Neither Raymond Hurst and Associates nor Winterthur Life would comment as the Bellinis have now made a formal complaint. Fairview Homes said in a statement that it "refers potential purchasers direct to lending institutions or to financial advisers independent from Fairview". It also points out that 35 per cent of purchasers use their own financial advisers or are cash buyers, and that it was not aware the Bellinis were unhappy with their mortgage until contacted by the BBC Radio 4.
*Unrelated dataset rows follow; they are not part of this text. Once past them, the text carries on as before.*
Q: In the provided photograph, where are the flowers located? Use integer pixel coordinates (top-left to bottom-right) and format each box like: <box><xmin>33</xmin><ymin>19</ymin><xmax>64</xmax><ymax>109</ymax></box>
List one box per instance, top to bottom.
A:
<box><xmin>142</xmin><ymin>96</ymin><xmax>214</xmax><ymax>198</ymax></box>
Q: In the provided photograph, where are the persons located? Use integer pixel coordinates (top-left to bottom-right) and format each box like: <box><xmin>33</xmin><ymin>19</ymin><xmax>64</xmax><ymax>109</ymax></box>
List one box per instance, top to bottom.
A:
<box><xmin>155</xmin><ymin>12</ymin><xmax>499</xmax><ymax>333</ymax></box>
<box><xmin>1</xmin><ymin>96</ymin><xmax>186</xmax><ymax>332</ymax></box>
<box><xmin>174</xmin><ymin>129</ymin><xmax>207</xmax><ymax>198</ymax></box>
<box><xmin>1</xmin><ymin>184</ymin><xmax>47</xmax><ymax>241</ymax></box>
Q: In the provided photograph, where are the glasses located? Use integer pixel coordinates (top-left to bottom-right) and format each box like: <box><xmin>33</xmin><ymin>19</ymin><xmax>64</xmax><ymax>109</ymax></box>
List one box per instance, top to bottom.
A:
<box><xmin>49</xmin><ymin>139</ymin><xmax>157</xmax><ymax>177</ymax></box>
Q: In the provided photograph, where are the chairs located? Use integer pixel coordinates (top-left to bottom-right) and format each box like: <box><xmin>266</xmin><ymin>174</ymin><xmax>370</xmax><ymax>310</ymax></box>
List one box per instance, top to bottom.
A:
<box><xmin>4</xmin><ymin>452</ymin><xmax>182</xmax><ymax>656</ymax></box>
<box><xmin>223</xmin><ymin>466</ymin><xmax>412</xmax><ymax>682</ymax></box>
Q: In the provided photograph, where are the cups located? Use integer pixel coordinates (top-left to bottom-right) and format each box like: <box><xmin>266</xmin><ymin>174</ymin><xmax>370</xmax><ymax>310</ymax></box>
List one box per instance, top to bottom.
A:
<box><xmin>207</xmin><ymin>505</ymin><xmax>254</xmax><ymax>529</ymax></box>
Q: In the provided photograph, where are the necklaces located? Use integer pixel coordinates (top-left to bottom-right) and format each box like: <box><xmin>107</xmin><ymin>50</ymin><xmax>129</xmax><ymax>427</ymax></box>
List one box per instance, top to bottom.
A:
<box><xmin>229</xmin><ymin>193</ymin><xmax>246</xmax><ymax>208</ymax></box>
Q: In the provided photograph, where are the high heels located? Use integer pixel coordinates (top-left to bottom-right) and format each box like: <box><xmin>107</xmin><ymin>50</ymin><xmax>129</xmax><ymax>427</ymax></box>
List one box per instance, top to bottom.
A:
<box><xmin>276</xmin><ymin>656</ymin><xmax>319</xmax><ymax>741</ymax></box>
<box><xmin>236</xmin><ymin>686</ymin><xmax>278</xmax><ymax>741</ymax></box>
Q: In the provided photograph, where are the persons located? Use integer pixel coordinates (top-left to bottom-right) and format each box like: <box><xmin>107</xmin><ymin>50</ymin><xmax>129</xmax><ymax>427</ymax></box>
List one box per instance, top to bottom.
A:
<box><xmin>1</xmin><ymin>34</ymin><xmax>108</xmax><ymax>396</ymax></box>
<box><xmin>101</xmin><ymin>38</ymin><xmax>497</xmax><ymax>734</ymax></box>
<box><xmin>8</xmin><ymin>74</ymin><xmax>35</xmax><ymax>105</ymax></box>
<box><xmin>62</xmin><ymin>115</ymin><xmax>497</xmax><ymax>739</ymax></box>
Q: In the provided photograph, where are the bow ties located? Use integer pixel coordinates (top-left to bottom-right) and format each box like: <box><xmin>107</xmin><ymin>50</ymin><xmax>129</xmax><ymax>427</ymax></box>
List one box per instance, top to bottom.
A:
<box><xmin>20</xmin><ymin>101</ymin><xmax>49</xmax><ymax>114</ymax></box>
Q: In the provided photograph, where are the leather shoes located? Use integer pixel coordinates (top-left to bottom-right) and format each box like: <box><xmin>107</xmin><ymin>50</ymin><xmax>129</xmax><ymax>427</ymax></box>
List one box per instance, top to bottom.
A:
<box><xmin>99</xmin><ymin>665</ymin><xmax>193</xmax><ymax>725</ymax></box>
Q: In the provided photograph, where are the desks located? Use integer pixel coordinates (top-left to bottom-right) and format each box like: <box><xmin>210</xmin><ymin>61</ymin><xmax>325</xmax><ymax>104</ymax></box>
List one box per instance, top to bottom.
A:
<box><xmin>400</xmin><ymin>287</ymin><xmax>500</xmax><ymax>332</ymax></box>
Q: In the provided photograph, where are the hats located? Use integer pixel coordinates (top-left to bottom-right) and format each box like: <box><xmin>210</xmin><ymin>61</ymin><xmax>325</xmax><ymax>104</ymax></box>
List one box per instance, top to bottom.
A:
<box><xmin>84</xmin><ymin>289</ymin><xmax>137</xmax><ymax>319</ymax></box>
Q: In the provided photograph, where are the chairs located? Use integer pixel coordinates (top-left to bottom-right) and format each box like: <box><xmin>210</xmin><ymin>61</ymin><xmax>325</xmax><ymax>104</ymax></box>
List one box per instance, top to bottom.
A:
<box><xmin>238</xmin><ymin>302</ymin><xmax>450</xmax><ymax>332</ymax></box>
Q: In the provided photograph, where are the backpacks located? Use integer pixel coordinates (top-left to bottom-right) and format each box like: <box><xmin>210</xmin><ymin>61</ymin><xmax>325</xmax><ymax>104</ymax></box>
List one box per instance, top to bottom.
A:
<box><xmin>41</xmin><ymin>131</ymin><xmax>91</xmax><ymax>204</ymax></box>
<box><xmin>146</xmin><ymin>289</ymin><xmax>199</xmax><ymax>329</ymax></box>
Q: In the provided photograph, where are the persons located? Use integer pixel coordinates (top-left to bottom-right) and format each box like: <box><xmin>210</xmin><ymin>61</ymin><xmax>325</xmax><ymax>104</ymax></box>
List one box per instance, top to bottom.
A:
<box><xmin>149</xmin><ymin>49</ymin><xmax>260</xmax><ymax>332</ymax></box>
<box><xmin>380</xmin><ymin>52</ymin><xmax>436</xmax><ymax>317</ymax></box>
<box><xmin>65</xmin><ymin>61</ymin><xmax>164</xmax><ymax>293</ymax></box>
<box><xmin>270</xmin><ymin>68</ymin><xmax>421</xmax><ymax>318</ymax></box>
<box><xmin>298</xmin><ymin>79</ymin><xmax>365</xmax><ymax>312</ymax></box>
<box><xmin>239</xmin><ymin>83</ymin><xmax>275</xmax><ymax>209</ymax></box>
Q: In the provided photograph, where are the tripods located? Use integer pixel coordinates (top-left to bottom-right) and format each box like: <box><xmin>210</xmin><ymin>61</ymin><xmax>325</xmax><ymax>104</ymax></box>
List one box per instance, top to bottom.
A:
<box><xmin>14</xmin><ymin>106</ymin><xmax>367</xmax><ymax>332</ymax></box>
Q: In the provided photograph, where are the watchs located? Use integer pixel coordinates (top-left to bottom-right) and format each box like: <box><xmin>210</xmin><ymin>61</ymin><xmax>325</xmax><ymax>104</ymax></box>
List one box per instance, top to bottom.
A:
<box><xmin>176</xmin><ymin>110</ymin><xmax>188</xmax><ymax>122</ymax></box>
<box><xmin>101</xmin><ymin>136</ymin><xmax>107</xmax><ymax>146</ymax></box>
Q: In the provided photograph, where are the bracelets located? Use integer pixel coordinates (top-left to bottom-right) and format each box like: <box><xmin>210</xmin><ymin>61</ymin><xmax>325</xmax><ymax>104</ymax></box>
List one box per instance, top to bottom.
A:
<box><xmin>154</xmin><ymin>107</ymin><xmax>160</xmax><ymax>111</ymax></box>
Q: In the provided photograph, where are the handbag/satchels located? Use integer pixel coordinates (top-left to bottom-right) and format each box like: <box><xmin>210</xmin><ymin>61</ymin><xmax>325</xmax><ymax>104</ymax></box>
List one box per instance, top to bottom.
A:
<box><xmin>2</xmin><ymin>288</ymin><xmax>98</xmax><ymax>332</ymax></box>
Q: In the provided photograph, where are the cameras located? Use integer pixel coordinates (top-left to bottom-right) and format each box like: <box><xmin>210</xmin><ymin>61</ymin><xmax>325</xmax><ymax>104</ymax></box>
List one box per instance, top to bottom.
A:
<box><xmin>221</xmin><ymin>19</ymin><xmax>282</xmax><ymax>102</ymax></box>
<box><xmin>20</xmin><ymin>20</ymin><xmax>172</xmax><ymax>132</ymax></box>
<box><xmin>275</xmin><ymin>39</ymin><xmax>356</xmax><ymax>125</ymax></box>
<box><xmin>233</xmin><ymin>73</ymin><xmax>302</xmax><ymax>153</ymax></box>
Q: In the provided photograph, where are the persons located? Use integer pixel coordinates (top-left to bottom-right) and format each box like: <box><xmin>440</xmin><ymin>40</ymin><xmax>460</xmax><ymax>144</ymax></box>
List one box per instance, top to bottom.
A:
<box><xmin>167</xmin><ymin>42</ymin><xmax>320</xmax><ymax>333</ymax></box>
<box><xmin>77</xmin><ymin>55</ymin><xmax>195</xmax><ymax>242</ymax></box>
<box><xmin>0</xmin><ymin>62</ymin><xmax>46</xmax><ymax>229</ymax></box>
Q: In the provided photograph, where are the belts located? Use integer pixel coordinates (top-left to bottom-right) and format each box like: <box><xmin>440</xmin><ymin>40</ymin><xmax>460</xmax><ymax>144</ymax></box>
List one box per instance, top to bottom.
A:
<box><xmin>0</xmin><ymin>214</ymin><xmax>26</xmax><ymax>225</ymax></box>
Michael Coogan, director-general of the Council of Mortgage Lenders (CML), which has a code of practice, says all house buyers can pick the firm with which they set up a loan. "People should be aware they have choices," he says. "You do have the option of going to the market as a whole, to get advice from a lender direct, or to go to an intermediary of your choice."

But there's nothing in the code that specifically covers the relationship between developers and financial advisers. The CML say the code deals with the advice and information borrowers are given once they have contacted a mortgage broker, lender or IFA. Even if mortgage sales will be regulated by law, as seems certain, this area still may not be covered.

n `Inside Money': BBC Radio 4 Monday, 3.00-3.30pm.

WHAT TO DO IF YOU'RE BUYING A HOME

n Remember that you do not have to use the financial adviser suggested by the estate agent or developers.

n Ask if the adviser towards whom you are being directed independent or tied to one company.

n If you feel you are being steered in one direction, make sure you make complete notes of conversations or telephone calls, or ask them to confirm what they have told you in writing. It may be useful if you need to make a complaint.